■ Short exercise:
Find every line in the records that contains the string "leaf", and copy each of those lines.

══ Given records

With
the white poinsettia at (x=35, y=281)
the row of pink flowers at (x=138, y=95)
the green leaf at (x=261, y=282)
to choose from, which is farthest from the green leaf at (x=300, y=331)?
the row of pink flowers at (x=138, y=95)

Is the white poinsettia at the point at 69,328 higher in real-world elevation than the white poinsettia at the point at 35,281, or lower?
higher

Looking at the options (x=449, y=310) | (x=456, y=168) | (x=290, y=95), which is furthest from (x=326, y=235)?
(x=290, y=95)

════
══ Given records

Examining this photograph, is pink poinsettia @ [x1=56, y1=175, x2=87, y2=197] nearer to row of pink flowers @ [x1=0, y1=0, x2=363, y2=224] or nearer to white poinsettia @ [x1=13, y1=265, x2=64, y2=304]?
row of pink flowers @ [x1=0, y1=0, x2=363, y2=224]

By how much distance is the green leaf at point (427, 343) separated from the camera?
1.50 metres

════

■ Result for this exercise:
the green leaf at (x=261, y=282)
to choose from, which is farthest from the green leaf at (x=300, y=331)?
By how much distance is the green leaf at point (427, 343) separated from the camera?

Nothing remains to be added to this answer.